- [YOUR TASKS]
1. In the article on podcast guests, what do people struggle with, according to the principle of being direct?
2. Extract the passage from the article on podcast guests that begins at the words "Part of it is the professional" and ends after the words "you deliver it.".
3. Condense the paragraph of the article on podcast guests that opens with "Part of it is the professional stakes" into a shorter version that retains its main facts.

** Begin READING PASSAGE **

Last week we walked through the framework for deciding whether to pull the plug on a recorded episode: when to salvage, when to spike, and how to know the difference. If you haven’t read that piece, it’s worth starting there.
This week we’re covering what comes next: the conversation you have to have with the guest once you’ve made the call. Because deciding not to publish is the easy part. It’s much harder to tell a guest you’re not publishing their episode.
Most podcasting advice skips this entirely. There are endless guides on how to book guests, how to prep them, how to get the best out of them on the day. Almost nothing on what to do when things go wrong and you owe someone an honest conversation. That gap is worth closing, because how you handle this moment says a great deal about your professionalism, and it has real consequences for your reputation in whatever community your podcast serves.
Why This Conversation Feels So Hard
Before getting into the how, it’s worth naming why this feels difficult in the first place.
Part of it is the inherent awkwardness of delivering unwelcome news to someone who gave you their time, their expertise, and their trust. Guests show up as a favor. They prepare, they clear their schedule, they come ready to contribute something. Telling them that the result isn’t usable feels, on some level, like telling them they failed, even when the reasons are more complicated than that.
Part of it is the professional stakes. Depending on your niche, the podcasting world can be surprisingly small. Guests talk to each other. A host who ghosts a guest, or delivers the news clumsily, or throws the guest under the bus, will develop a reputation that precedes them. A host who handles it well, with directness and grace, often ends up with more goodwill than they started with.
And part of it, honestly, is that most people just haven’t thought through what to say. When you don’t have a script for an uncomfortable situation, the temptation is to delay, to soften, or to avoid it entirely. None of those serve you or the guest well.
The Principles Before the Words
A few principles should govern this conversation regardless of how you deliver it.
Be direct. The guest deserves to know what you’ve decided and why, without having to decode three paragraphs of diplomatic softening to find the actual news. Leading with the decision: “I’ve decided not to publish this episode,” is kinder than burying it, even though it feels more abrupt. People can handle a clear answer. What they struggle with is uncertainty and ambiguity.

** End READING PASSAGE **
** Begin INFORMATION SHOWN **

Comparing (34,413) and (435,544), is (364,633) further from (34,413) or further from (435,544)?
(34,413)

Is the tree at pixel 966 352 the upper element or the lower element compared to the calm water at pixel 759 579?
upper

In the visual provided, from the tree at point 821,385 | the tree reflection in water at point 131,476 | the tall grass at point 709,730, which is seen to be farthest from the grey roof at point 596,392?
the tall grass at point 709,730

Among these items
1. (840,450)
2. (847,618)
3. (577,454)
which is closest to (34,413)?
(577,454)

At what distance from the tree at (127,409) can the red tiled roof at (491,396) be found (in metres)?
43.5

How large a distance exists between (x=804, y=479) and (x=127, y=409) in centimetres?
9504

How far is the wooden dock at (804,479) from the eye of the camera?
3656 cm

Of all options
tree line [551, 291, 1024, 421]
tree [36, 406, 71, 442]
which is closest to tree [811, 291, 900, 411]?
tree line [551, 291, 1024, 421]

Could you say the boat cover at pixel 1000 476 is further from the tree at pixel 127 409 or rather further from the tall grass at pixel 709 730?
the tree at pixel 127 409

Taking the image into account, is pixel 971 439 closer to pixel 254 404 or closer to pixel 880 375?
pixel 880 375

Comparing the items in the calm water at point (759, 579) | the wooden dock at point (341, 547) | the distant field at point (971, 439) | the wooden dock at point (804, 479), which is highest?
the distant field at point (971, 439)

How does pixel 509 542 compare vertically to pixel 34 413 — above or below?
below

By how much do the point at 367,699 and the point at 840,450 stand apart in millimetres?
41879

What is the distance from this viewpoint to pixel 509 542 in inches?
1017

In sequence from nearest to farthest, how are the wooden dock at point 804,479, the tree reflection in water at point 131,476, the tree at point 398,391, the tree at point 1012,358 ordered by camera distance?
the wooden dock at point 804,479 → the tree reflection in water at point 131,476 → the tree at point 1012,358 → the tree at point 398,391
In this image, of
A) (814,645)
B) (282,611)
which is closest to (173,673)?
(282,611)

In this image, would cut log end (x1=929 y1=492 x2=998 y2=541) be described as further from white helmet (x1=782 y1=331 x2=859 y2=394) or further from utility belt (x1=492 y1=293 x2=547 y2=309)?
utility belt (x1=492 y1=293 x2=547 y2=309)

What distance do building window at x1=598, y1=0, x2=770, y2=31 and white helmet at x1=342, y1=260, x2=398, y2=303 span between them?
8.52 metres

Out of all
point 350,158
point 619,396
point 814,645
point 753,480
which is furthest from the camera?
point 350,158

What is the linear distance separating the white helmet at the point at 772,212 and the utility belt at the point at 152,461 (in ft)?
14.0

** End INFORMATION SHOWN **

- [SOLUTIONS]
1. Uncertainty and ambiguity.

2.
Part of it is the professional stakes. Depending on your niche, the podcasting world can be surprisingly small. Guests talk to each other. A host who ghosts a guest, or delivers the news clumsily, or throws the guest under the bus, will develop a reputation that precedes them. A host who handles it well, with directness and grace, often ends up with more goodwill than they started with.
And part of it, honestly, is that most people just haven’t thought through what to say. When you don’t have a script for an uncomfortable situation, the temptation is to delay, to soften, or to avoid it entirely. None of those serve you or the guest well.
The Principles Before the Words
A few principles should govern this conversation regardless of how you deliver it.

3. The professional stakes make the conversation harder. In some niches the podcasting world is small, and guests talk to each other. A host who ghosts a guest, delivers the news clumsily, or throws the guest under the bus develops a reputation that precedes them. A host who handles it directly and gracefully often ends up with more goodwill than before.